Teks yang Disediakan =
^^^^^^^^^^^^^^^^

Liquifikasi dan Sakarifikasi
Kandungan
karbohidrat berupa tepung atau pati pada bahan baku singkong dikonversi menjadi
gula komplex menggunakan Enzym Alfa Amylase melalui proses pemanasan
(pemasakan) pada suhu 90 derajat celcius (hidrolisis). Pada kondisi optimum
Enzym Alfa Amylase bekerja memecahkan struktur tepung secara kimia menjadi gula
komplex (dextrin). Proses Liquifikasi selesai ditandai dengan parameter dimana
bubur yang diproses berubah menjadi lebih cair seperti sup. Sedangkan proses
Sakarifikasi (pemecahan gula kompleks menjadi gula sederhana) melibatkan
tahapan sebagai berikut :
-Pendinginan
bubur sampai mencapai suhu optimum Enzym Glukoamylase bekerja.
-Pengaturan
pH optimum enzim.
-Penambahan
Enzym Glukoamilase secara tepat dan mempertahankan pH serta temperatur pada
suhu 60 derajat celcius hingga proses Sakarifikasi selesai (dilakukan dengan
melakukan pengetesan kadar gula sederhana yang dihasilkan).
III.
Fermentasi
Pada tahap ini, tepung telah telah berubah menjadi gula
sederhana (glukosa dan sebagian fruktosa) dengan kadar gula berkisar antara 5
hingga 12 %. Tahapan selanjutnya adalah mencampurkan ragi (yeast) pada cairan
bahan baku tersebut dan mendiamkannya dalam wadah tertutup (fermentor) pada
kisaran suhu optimum 27 s/d 32 derajat celcius selama kurun waktu 5 hingga 7
hari (fermentasi secara anaerob). Keseluruhan proses membutuhkan ketelitian
agar bahan baku tidak terkontaminasi oleh mikroba lainnya. Dengan kata
lain,dari persiapan baku,liquifikasi,sakarifikasi,hingga fermentasi harus pada
kondisi bebas kontaminan. Selama proses fermentasi akan menghasilkan cairan etanol/alkohol
dan CO2. Hasil dari fermentasi berupa cairan mengandung alkohol/ethanol
berkadar rendah antara 7 hingga 10 % (biasa disebut cairan Beer). Pada kadar
ethanol max 10 % ragi menjadi tidak aktif lagi,karena kelebihan alkohol akan
beakibat racun bagi ragi itu sendiri dan mematikan aktifitasnya.
IV.

^^^^^^^^^^^^^^^^

Data yang Disediakan =
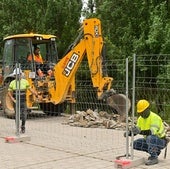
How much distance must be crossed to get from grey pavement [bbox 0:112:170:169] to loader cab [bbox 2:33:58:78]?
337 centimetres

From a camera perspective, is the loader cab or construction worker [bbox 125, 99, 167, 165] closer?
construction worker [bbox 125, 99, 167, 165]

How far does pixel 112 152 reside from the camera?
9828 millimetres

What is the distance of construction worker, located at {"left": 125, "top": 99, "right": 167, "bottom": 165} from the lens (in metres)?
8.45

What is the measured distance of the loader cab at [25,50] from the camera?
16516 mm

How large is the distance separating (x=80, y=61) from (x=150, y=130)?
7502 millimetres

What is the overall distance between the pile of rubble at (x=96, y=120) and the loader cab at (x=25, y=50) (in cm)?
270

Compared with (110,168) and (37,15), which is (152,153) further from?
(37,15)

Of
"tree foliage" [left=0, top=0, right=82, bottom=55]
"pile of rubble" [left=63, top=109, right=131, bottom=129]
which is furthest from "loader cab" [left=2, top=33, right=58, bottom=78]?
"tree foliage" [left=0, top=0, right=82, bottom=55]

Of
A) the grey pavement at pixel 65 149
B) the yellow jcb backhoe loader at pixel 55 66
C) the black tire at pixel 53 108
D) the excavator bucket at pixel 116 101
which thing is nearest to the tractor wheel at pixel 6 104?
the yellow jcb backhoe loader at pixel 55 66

^^^^^^^^^^^^^^^^

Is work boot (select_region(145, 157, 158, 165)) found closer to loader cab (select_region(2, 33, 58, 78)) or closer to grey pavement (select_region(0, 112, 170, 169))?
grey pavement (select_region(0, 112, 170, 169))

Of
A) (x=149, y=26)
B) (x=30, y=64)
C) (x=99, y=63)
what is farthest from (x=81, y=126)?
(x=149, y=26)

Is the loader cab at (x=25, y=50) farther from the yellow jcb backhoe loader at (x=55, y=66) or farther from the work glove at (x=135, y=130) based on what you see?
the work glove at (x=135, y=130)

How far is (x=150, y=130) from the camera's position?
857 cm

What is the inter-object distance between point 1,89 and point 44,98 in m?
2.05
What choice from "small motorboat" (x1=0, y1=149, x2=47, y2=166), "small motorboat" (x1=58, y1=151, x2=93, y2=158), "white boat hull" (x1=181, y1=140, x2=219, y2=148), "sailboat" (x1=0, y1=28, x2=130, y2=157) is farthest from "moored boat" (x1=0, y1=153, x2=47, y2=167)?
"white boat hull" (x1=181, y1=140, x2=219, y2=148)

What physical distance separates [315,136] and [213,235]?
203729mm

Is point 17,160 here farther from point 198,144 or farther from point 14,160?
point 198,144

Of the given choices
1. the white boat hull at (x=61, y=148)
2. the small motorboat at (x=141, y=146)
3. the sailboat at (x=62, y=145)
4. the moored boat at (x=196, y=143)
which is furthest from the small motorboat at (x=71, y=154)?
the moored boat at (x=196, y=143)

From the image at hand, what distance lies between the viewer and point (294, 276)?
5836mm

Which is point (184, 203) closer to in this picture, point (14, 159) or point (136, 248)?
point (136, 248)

^^^^^^^^^^^^^^^^

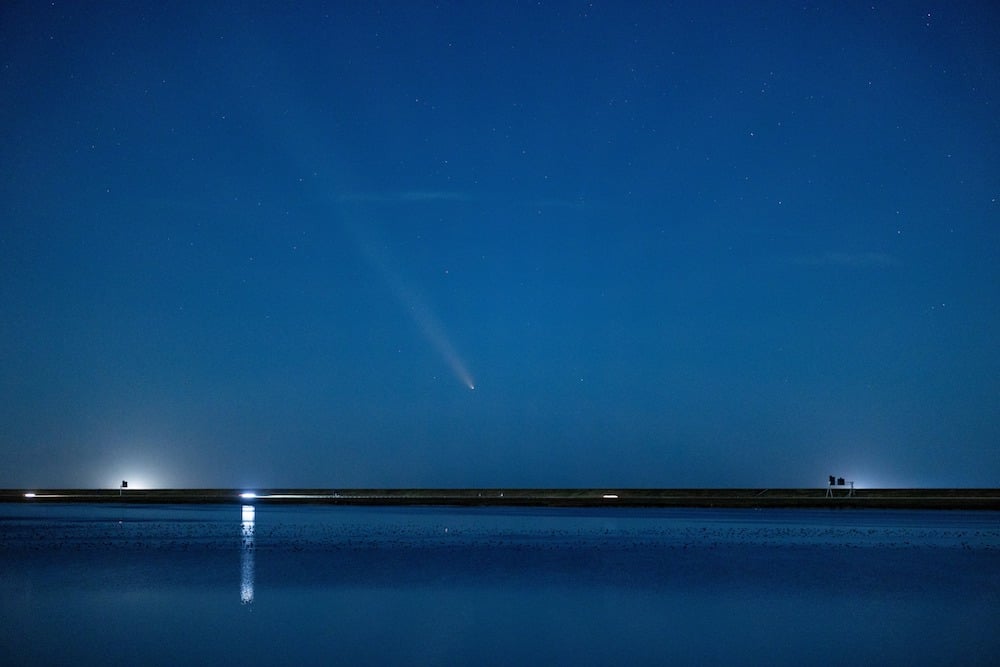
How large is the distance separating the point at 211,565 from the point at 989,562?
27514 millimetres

^^^^^^^^^^^^^^^^

Petunjuk Pengerjaan =
a: Bisakah Anda menyusun ulang paragraf dalam teks yang disediakan yang diawali "Pada tahap ini, tepung" menjadi daftar poin yang lebih singkat tanpa menghilangkan fakta utamanya?
b: Apa terjemahan bahasa Inggris dari kalimat "Proses Liquifikasi selesai ditandai dengan parameter dimana bubur yang diproses berubah menjadi lebih cair seperti sup." dalam teks yang disediakan?

Penyelesaian Tiap Tugas =
a:
- Tepung sudah berubah menjadi gula sederhana (glukosa dan sebagian fruktosa) dengan kadar gula 5–12 %.
- Ragi (yeast) dicampurkan ke cairan bahan baku. Campuran lalu didiamkan dalam wadah tertutup (fermentor) pada suhu 27–32 derajat celcius selama 5–7 hari (fermentasi anaerob).
- Seluruh tahap, dari persiapan bahan baku, liquifikasi, dan sakarifikasi hingga fermentasi, harus bebas kontaminan agar bahan baku tidak tercemar mikroba lain.
- Fermentasi menghasilkan cairan etanol/alkohol dan CO2. Hasilnya berupa cairan beralkohol rendah 7–10 % yang biasa disebut cairan Beer.
- Pada kadar etanol maksimal 10 %, ragi tidak aktif lagi karena kelebihan alkohol meracuni ragi dan mematikan aktivitasnya.

b: The completion of the liquefaction process is marked by the parameter that the processed slurry becomes more liquid, like soup.